Task details: Where in the records does the word "Benz" appear? Copy each line that holds it.

[Source data]
════
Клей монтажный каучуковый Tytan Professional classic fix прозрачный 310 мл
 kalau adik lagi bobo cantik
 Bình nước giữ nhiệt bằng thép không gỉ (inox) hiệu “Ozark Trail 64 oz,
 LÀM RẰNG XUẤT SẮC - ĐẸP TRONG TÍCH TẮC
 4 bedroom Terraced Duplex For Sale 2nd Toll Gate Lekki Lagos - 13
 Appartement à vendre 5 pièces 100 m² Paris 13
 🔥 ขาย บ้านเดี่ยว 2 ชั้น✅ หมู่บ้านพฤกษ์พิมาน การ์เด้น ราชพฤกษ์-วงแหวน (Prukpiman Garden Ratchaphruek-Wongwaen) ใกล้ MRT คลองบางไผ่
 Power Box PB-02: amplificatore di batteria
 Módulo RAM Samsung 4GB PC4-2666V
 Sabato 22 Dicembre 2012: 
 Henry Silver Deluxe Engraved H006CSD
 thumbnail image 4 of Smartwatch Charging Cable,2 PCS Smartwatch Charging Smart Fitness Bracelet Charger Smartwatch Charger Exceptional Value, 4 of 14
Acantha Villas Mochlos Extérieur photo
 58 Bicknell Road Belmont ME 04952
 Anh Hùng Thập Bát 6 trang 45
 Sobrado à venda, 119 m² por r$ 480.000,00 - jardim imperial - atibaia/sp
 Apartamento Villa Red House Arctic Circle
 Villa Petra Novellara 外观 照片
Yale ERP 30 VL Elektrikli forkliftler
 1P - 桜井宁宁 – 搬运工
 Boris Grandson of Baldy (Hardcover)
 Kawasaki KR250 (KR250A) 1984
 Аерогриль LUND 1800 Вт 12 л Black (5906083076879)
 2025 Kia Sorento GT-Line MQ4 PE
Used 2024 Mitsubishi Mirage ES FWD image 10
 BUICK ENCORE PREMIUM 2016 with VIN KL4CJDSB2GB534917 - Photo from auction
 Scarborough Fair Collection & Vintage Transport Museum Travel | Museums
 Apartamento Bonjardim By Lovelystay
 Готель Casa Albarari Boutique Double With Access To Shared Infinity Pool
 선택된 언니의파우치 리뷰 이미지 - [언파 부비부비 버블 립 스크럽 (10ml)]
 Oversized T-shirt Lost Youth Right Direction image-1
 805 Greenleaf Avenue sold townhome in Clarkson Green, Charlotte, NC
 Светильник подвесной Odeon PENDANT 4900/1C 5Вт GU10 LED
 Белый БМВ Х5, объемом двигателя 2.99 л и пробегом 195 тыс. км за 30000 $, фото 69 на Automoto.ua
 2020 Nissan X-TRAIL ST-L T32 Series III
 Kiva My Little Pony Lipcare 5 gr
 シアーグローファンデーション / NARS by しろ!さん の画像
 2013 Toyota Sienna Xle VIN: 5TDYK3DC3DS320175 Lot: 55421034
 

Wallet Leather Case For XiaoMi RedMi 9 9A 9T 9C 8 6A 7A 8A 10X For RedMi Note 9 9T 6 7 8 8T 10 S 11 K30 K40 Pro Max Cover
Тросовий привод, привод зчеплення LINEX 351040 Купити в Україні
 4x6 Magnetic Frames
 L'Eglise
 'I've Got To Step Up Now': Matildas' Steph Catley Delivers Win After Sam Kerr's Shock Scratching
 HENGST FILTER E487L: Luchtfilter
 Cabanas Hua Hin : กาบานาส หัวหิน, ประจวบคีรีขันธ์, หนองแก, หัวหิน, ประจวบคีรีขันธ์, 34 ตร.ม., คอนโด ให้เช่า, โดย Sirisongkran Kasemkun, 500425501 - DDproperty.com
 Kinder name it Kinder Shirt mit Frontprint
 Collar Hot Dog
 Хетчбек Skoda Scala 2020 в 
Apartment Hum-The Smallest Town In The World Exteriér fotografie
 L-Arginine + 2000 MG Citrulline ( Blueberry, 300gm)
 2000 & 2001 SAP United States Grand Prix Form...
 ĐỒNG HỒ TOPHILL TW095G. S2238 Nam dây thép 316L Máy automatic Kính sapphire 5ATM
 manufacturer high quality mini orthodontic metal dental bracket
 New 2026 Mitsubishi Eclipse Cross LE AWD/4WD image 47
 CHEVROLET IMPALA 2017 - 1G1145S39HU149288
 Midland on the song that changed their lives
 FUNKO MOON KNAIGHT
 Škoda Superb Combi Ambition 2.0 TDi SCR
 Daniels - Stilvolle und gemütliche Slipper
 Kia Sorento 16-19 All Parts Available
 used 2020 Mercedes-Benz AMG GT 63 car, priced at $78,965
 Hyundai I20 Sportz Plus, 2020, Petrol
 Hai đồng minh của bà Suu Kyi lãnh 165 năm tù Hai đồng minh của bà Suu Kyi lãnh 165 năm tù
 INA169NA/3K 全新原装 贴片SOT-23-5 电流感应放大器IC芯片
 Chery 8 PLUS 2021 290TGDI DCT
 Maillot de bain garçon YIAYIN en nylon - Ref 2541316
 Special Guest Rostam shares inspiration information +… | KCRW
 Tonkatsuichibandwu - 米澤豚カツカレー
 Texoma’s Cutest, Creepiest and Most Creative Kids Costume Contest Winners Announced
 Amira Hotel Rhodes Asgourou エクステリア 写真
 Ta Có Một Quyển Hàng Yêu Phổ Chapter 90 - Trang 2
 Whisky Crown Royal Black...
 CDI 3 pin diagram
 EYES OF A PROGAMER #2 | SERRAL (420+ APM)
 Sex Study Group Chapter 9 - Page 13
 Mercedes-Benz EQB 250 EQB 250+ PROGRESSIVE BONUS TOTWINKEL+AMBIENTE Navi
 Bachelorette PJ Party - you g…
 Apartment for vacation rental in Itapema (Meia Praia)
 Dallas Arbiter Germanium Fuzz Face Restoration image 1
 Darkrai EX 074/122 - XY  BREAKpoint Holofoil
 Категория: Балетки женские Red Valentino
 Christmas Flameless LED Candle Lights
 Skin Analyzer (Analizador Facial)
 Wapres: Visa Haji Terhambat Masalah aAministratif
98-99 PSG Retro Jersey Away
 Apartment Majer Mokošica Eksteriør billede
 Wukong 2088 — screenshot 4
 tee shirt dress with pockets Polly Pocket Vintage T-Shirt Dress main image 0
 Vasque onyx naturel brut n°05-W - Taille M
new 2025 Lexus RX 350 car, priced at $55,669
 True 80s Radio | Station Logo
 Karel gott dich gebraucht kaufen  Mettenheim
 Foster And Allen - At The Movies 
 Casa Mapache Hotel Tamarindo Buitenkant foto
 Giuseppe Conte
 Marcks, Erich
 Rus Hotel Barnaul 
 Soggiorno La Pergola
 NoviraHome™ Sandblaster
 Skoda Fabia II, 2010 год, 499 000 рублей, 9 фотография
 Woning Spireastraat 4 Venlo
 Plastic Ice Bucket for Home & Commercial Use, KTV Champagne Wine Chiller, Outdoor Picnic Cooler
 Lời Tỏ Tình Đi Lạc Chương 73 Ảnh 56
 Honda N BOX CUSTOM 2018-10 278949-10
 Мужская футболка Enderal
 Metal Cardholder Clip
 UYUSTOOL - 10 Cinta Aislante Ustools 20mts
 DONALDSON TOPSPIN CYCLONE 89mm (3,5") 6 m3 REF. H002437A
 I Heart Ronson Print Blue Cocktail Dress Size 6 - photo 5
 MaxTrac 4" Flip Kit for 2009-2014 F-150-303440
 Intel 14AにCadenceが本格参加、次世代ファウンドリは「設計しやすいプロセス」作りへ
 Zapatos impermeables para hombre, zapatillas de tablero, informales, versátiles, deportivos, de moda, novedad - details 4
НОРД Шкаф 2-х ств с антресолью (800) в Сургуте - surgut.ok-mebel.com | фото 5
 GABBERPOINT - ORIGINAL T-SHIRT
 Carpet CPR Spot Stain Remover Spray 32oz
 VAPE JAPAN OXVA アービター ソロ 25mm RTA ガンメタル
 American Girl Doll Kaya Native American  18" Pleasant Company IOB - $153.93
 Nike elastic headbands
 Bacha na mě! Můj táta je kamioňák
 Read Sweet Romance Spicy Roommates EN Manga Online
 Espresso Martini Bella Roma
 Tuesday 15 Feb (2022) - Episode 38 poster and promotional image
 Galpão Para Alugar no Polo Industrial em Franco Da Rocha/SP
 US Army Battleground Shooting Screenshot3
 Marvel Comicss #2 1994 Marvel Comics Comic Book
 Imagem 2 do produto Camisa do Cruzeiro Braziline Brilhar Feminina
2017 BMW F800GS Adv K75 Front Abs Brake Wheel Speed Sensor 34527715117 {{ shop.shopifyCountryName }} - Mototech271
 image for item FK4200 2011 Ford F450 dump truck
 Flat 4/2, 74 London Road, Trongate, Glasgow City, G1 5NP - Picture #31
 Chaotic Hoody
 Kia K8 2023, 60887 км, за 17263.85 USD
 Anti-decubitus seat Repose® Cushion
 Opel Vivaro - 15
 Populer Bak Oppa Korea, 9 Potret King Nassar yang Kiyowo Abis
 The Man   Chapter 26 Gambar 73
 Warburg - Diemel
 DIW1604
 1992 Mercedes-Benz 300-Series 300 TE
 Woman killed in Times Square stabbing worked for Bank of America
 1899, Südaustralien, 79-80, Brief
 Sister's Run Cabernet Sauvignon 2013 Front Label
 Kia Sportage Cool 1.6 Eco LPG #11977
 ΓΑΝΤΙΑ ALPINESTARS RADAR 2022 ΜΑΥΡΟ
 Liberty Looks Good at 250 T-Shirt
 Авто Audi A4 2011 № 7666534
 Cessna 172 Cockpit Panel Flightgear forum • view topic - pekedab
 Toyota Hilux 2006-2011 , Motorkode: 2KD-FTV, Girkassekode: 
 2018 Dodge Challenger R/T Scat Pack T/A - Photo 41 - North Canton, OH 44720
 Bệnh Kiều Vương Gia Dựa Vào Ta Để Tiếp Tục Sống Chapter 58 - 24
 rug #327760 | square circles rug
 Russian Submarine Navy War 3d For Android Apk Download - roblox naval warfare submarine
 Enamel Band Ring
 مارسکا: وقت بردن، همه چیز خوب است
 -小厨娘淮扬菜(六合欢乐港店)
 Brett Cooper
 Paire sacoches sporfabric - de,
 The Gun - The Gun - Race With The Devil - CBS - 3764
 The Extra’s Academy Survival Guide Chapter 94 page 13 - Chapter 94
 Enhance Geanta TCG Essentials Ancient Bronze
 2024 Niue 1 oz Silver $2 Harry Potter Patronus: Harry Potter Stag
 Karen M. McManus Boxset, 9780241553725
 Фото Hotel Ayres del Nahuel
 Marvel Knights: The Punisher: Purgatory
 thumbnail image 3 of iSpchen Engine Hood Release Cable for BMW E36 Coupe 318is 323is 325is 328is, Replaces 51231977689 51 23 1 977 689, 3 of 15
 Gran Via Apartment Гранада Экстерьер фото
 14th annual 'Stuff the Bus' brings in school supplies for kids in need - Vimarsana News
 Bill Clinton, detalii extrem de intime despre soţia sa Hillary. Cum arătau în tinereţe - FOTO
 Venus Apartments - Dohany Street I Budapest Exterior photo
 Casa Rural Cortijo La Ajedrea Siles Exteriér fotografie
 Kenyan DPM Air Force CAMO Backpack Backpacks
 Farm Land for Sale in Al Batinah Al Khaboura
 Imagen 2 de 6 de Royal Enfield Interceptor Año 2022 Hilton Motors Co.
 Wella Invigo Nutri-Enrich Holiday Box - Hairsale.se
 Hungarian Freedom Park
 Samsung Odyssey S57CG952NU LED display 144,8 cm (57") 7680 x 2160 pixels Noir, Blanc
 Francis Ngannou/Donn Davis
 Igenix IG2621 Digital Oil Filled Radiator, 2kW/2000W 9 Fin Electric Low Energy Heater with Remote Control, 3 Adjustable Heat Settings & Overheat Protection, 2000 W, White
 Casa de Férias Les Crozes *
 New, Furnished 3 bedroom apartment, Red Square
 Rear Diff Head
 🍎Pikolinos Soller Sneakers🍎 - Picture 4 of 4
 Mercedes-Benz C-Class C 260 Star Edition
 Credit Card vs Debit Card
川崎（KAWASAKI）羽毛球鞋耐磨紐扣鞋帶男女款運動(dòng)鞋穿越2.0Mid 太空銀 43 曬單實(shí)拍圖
════
Written response:
 used 2020 Mercedes-Benz AMG GT 63 car, priced at $78,965
 Mercedes-Benz EQB 250 EQB 250+ PROGRESSIVE BONUS TOTWINKEL+AMBIENTE Navi
 1992 Mercedes-Benz 300-Series 300 TE
 Mercedes-Benz C-Class C 260 Star Edition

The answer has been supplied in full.